• AUFGABENZIEL: Laut dem Auszug: Aus wessen Brief stammt der Titel von Detlev Glanerts zweitem Violinkonzert?

• AUSZUG:
=====
Hamburg. Violinistin kontert dem NDR-Sinfonieorchester mit Stücken von Glanert, Hillborg und Ligeti. Dabei gab es auch Anspielungen auf Hitler.
Bedrohlich klingt das Orchestertutti. Paukengrummeln unterlegt ein nervenzerfetzendes Crescendo, die Holzbläser mit dem Piccolo an der Spitze schleudern einen gezackten Rhythmus ins – Nichts. Oder ins Fast-Nichts. Ein hoher, hauchfeiner Ton ist im Raum zurückgeblieben. Der kommt von der Geigerin Midori. Ihre Guarneri seufzt leise, resigniert, zeit- und weltentrückt. Doch sogleich fallen Pauken, Fagotte und Streicher des NDR Elbphilharmonie Orchesters über die Solostimme her, begraben sie unter sich, der nächste Tutti-Höhepunkt schwingt sich auf.
Detlev Glanert hat für Midori sein zweites Violinkonzert „An die unsterbliche Geliebte“ geschrieben. Der Titel ist von einem Brief Ludwig van Beethovens entlehnt, den der Komponist zwar nie abgeschickt hat, der aber Weltruhm erlangte – um so mehr, als die Adressatin nie zweifelsfrei bestimmt werden konnte. Vier Orchester haben Glanerts neues Werk in Auftrag gegeben; die Uraufführung war Anfang November in Edinburgh. An diesem Abend im Großen Saal der Elbphilharmonie erlebt es unter der Leitung des charismatischen, überaus souverän dirigierenden Brad Lubman seine deutsche Erstaufführung.
Midori in der Elbphilharmonie: Grenzen des technisch Machbaren verschoben
Welche Chance hat nun eine einzelne Geige gegen die Übermacht eines riesigen Sinfonieorchesters? Mit der dialogischen Struktur des Konzerts stellt sich Glanert in eine Tradition: Zwischen Mitte der 1930er- und Mitte der 1940er-Jahre, während Deutschland sich anschickte, das alte Europa in Schutt und Asche zu legen, entstanden aus der Feder führender Komponisten rund zehn Violinkonzerte. Fast scheint es, als wäre die Gegenüberstellung eines einzelnen kleinen Instruments und eines großen Orchesters den Komponisten als Sinnbild für das Ausgeliefertsein des Individuums erschienen, wie es das Leben damals bestimmte – ob in Deutschland oder in der Emigration.
So schwingt die jüngere Musikgeschichte bei Glanert als Resonanzraum. In der Kreatürlichkeit, in der Heftigkeit der Stimmungsumschwünge erinnert das Konzert gelegentlich an Bartók, und es dürfte kein Zufall sein, dass ausgerechnet die Pauke oft mit der Geige Zwiesprache hält – schließlich ist das auch in Beethovens Violinkonzert der Fall. Glanert schöpft das Ausdrucks- und Klangfarbenspektrum der Geige voll aus und verschiebt die Grenzen des technisch Machbaren. In Midori hat er damit eine kongeniale Mitstreiterin. Diese Geigerin kann nicht einfach nur alles spielen, sie spielt mit offenen Augen und Ohren, offenem Herzen für das, was um sie herum geschieht, mit einem weiten, auch entschieden politischen Bewusstsein. Warme Perfektion ist das, himmelhohe Kunst.
=====
• BEREITGESTELLTE LISTE:
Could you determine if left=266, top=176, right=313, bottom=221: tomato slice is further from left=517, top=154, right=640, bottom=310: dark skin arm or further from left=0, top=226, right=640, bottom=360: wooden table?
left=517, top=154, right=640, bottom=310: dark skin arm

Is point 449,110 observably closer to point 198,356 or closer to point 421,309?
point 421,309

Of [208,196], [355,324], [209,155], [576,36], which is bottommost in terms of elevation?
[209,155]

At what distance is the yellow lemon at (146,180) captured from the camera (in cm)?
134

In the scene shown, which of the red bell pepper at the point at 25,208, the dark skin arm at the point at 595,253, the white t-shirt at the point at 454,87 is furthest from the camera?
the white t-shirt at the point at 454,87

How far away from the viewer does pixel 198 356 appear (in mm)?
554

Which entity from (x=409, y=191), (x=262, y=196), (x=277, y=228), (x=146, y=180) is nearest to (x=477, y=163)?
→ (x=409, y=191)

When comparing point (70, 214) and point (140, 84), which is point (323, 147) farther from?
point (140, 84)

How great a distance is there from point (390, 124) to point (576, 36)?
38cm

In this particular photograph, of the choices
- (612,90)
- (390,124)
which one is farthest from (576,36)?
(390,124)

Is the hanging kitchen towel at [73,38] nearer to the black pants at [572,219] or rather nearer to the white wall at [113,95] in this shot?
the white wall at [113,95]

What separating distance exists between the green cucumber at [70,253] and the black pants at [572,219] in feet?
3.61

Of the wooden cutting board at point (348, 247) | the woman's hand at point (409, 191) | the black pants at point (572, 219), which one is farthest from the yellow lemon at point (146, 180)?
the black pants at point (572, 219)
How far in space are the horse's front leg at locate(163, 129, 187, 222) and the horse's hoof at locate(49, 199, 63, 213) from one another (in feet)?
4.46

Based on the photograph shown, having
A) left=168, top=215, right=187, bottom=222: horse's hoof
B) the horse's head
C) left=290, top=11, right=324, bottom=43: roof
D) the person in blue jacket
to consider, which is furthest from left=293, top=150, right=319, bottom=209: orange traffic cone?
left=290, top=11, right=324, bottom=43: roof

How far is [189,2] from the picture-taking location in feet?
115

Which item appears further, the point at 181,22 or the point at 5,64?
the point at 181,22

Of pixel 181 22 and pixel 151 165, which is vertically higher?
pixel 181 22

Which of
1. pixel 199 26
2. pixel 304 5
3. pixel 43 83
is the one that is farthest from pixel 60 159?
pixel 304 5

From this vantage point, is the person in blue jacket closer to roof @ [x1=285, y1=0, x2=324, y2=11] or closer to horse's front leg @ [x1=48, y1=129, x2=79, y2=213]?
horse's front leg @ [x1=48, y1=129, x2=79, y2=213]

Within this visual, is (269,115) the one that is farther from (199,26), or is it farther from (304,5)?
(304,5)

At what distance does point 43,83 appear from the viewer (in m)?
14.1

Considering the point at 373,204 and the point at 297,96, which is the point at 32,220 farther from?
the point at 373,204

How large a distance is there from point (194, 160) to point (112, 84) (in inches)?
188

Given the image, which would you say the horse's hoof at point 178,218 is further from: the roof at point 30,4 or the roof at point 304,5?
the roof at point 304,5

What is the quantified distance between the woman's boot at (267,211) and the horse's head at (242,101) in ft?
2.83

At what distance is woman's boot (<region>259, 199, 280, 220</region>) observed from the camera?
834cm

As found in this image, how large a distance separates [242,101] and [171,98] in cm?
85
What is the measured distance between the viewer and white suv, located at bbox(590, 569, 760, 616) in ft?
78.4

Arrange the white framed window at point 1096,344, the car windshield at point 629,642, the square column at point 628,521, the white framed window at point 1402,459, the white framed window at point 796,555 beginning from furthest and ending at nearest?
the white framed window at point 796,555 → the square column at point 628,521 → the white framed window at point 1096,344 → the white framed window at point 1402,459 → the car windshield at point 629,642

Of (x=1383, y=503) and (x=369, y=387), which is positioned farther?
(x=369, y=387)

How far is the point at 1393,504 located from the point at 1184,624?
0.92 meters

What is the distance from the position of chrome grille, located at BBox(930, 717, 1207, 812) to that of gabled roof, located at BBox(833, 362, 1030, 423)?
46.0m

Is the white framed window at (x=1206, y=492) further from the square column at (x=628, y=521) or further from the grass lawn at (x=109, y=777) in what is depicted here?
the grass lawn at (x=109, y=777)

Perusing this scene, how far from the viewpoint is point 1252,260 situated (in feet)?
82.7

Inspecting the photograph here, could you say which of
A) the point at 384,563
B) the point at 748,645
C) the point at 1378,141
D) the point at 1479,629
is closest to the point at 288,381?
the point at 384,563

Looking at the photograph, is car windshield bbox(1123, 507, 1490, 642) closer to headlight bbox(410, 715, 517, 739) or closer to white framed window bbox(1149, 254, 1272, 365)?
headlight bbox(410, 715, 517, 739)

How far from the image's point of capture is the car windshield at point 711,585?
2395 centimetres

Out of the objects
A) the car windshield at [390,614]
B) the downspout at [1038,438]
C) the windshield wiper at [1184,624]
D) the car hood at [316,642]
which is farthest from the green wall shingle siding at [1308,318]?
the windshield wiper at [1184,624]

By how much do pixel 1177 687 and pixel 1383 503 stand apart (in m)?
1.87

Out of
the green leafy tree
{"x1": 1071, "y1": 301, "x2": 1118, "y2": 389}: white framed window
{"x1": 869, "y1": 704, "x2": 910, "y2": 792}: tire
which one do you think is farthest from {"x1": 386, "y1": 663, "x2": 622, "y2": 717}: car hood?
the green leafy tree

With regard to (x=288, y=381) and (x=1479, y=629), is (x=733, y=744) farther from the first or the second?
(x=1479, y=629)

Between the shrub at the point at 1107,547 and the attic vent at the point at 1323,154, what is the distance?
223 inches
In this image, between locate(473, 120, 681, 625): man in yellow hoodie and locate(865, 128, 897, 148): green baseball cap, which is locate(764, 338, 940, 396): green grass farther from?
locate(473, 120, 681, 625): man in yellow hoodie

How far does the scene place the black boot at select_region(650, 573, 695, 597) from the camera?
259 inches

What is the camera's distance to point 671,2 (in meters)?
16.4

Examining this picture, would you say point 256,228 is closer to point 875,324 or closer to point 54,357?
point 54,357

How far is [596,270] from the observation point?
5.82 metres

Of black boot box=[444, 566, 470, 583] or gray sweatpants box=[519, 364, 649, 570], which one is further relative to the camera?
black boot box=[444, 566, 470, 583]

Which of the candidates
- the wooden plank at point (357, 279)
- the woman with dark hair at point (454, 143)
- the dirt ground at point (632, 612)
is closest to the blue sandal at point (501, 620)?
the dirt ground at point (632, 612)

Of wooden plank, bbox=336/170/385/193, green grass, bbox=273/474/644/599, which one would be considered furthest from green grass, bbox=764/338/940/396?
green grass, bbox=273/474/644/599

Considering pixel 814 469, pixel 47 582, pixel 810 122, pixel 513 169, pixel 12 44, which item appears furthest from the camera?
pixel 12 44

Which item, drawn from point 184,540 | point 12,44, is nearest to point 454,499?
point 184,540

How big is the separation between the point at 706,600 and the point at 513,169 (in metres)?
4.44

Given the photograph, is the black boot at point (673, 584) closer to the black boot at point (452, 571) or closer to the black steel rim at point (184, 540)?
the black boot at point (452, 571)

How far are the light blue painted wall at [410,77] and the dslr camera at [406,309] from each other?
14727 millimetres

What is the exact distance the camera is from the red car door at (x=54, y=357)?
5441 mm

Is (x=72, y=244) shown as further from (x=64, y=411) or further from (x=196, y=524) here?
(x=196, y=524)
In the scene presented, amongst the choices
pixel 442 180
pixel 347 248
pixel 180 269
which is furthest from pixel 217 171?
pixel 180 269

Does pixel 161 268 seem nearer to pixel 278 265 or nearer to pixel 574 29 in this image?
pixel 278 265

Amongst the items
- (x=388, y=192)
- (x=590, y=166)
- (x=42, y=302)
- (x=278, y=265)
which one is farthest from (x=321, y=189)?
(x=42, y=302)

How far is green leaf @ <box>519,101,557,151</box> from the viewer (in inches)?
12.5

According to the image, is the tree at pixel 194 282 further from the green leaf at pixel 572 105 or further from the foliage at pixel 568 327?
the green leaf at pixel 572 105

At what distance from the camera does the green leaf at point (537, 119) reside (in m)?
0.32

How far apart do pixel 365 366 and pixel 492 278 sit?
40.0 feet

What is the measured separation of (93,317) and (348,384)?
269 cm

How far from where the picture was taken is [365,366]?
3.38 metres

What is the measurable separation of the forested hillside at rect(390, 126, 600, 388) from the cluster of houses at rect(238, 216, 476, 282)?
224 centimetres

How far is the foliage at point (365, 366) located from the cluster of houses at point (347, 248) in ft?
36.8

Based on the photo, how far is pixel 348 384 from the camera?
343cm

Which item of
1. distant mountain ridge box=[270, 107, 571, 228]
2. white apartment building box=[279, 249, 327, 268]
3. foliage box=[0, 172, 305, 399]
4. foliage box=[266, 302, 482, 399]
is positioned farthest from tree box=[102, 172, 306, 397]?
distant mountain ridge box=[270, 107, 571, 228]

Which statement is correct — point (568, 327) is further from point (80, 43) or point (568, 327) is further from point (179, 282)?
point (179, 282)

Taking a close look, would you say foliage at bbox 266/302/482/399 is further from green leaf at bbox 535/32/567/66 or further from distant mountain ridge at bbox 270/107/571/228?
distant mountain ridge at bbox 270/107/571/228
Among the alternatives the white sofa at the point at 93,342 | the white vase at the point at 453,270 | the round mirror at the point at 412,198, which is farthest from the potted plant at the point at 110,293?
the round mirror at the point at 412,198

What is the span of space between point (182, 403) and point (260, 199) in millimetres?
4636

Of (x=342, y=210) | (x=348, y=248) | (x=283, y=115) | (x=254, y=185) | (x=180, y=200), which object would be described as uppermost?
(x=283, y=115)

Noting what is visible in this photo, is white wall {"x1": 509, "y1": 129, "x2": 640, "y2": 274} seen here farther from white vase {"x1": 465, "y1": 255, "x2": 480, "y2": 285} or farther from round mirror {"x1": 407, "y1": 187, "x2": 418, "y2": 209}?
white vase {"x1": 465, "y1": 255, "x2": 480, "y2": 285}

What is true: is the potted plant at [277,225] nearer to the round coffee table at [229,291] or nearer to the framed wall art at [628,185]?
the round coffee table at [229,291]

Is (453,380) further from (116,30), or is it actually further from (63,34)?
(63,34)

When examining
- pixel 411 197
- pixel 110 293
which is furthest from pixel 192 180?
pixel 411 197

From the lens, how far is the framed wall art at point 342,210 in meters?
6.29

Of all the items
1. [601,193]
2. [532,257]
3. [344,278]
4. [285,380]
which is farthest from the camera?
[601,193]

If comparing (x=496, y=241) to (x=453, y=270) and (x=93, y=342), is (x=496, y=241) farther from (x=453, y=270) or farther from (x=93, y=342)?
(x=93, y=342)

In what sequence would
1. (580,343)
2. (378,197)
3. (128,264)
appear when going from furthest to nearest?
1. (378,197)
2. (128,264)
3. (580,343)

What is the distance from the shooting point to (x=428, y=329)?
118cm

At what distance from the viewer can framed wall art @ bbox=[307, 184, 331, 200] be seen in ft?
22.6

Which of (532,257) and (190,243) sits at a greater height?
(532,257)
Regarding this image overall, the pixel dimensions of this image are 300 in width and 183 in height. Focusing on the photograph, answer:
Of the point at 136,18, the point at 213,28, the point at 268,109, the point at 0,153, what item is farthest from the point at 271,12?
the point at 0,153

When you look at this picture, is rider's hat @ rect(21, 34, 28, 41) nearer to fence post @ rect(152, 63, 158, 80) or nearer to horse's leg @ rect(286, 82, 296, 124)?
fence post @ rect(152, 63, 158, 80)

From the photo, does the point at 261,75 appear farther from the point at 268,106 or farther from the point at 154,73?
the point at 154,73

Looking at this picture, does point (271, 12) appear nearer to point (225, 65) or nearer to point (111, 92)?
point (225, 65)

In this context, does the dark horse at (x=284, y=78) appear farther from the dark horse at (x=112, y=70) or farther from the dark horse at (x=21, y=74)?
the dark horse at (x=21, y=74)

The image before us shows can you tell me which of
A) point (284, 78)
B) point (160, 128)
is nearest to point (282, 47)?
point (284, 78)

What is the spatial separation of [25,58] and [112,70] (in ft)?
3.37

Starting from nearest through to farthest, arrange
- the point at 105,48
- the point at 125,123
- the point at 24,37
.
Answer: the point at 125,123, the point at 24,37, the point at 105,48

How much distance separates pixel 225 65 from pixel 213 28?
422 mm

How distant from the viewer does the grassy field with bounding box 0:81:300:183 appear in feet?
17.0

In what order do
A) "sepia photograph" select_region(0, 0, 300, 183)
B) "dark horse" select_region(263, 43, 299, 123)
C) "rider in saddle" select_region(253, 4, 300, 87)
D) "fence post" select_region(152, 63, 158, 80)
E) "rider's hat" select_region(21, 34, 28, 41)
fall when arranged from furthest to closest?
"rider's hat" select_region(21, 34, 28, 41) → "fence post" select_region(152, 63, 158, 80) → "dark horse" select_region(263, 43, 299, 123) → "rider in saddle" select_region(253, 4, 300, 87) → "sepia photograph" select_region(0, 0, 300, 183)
=====
• ANTWORT: Aus einem Brief Ludwig van Beethovens.